(Rows of spatial question data)
···

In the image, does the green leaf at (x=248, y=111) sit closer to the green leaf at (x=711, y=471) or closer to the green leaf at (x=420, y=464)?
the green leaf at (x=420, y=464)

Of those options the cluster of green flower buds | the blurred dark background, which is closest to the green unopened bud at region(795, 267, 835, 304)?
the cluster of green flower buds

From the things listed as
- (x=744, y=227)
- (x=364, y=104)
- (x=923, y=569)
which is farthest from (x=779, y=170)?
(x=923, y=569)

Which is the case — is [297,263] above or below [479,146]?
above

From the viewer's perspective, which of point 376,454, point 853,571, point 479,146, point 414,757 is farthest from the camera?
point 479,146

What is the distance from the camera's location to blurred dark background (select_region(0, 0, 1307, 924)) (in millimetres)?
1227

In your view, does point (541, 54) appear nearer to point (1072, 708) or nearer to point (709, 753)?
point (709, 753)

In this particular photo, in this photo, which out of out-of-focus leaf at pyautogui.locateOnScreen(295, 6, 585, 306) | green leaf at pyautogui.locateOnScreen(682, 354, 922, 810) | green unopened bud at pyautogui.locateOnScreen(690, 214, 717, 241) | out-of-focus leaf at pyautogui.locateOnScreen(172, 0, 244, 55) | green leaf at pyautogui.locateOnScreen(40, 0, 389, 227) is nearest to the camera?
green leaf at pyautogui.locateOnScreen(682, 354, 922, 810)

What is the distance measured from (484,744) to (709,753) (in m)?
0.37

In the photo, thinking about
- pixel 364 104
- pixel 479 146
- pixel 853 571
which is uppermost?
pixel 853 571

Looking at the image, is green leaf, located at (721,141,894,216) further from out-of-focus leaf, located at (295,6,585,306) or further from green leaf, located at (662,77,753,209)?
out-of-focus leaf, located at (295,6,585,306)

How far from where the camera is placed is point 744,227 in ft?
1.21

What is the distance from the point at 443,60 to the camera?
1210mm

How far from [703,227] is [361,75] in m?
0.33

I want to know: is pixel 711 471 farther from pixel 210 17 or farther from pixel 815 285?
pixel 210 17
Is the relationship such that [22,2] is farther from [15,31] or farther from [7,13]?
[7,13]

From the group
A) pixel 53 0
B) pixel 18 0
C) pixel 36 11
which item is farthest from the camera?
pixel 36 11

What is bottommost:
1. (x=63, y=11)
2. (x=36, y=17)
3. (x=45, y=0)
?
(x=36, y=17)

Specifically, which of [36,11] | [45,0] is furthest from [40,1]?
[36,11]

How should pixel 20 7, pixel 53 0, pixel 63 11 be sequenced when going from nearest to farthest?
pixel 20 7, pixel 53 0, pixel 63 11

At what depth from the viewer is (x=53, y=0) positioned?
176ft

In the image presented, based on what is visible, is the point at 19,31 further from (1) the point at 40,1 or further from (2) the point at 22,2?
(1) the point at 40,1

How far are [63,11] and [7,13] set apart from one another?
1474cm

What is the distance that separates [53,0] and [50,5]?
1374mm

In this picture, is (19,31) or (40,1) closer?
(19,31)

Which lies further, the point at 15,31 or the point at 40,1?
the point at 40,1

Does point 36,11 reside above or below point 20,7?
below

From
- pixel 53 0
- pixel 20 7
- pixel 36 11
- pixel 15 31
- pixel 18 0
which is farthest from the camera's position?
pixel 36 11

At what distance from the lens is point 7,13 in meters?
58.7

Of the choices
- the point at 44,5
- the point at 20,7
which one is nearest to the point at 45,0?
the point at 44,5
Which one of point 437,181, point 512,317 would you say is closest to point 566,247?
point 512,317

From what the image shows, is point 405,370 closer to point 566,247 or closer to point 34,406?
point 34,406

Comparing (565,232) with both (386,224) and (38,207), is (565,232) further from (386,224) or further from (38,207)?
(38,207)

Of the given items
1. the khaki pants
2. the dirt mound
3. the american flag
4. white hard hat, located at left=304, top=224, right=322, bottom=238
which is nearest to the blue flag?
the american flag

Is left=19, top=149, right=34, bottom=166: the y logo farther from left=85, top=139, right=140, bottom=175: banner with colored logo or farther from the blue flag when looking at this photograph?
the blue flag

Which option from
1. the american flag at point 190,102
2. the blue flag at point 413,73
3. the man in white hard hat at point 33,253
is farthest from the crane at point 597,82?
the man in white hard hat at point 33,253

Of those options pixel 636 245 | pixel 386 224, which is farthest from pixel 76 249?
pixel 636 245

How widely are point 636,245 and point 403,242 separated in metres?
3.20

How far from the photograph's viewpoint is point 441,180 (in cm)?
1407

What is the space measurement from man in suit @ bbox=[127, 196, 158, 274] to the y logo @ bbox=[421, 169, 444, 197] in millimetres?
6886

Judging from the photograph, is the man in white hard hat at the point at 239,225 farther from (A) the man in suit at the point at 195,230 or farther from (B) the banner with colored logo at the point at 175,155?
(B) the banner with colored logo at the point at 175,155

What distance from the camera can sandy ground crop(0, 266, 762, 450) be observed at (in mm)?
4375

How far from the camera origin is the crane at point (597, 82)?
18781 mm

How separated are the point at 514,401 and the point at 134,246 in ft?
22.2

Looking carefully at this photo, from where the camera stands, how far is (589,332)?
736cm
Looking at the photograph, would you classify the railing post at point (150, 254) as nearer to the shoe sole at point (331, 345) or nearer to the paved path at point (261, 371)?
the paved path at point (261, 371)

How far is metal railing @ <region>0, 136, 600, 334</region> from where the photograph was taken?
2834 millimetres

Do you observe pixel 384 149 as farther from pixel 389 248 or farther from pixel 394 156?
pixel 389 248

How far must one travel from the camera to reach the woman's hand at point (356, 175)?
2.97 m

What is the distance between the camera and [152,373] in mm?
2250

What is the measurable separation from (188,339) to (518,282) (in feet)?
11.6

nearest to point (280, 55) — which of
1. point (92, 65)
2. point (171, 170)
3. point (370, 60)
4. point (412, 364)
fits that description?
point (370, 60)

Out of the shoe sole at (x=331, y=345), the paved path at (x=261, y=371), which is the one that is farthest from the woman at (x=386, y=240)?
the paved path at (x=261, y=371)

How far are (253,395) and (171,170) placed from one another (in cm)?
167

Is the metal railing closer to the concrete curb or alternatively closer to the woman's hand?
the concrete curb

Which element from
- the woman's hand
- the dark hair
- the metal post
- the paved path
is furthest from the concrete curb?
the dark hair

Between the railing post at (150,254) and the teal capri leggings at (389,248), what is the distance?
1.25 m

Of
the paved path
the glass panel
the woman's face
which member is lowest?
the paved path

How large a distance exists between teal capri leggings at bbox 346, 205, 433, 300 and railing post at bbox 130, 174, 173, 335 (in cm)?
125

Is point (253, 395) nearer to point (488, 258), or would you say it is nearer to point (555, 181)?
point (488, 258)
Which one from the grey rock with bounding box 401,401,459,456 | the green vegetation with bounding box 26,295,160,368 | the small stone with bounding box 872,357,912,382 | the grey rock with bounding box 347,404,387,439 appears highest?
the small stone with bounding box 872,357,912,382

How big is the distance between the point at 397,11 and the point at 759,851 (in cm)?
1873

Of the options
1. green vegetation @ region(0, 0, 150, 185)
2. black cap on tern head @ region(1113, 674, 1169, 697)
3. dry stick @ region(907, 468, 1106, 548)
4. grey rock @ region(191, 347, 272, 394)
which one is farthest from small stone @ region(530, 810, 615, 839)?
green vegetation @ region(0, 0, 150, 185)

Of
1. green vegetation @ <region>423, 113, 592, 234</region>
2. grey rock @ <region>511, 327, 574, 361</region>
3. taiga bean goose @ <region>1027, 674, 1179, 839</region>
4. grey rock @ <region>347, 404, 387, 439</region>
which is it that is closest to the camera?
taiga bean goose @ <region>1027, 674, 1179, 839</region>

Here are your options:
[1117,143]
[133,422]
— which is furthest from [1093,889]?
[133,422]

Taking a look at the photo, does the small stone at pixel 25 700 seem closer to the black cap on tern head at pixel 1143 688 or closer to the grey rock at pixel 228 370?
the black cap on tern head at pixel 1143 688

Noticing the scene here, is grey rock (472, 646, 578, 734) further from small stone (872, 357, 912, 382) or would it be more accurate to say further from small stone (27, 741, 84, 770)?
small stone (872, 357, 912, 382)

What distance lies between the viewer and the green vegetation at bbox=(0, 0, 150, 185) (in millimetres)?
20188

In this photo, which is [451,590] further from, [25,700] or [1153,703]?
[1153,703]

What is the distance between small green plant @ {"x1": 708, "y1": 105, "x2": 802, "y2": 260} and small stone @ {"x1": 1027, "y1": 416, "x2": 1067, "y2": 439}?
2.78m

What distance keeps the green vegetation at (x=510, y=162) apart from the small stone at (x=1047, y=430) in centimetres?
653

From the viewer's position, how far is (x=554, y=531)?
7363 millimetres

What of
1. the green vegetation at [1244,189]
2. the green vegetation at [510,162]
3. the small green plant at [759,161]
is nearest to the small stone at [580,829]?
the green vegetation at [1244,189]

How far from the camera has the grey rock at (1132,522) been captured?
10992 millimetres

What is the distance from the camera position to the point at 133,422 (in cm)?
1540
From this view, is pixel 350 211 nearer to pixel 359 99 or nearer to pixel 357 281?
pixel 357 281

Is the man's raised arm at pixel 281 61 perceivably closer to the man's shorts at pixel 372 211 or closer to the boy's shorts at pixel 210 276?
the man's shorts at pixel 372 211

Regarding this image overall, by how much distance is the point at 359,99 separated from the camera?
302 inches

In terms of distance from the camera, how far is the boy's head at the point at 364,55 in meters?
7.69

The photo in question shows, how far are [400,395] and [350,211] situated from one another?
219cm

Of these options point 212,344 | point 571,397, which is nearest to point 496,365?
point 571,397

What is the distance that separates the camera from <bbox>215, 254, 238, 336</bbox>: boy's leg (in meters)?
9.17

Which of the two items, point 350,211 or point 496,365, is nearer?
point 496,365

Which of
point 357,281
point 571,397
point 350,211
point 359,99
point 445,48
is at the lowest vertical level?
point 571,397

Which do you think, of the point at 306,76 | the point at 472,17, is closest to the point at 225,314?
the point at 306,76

···

(Stated exercise) Quote word for word the records from the line containing "In terms of" through the last line of the records.

(Exercise result)
In terms of distance from the camera, how far is the boy's head at the point at 364,55 in meters?
7.69

The photo in question shows, how far are [400,395] and [350,211] situated from one another?
219cm

Of these options point 212,344 | point 571,397, which is nearest to point 496,365?
point 571,397

What is the distance that separates the camera from <bbox>215, 254, 238, 336</bbox>: boy's leg (in meters)?
9.17

Which of the two items, point 350,211 or point 496,365, is nearer?
point 496,365

Which of
point 357,281
point 571,397
point 350,211
point 359,99
point 445,48
is at the lowest vertical level?
point 571,397

Which do you think, of the point at 306,76 | the point at 472,17, is closest to the point at 225,314?
the point at 306,76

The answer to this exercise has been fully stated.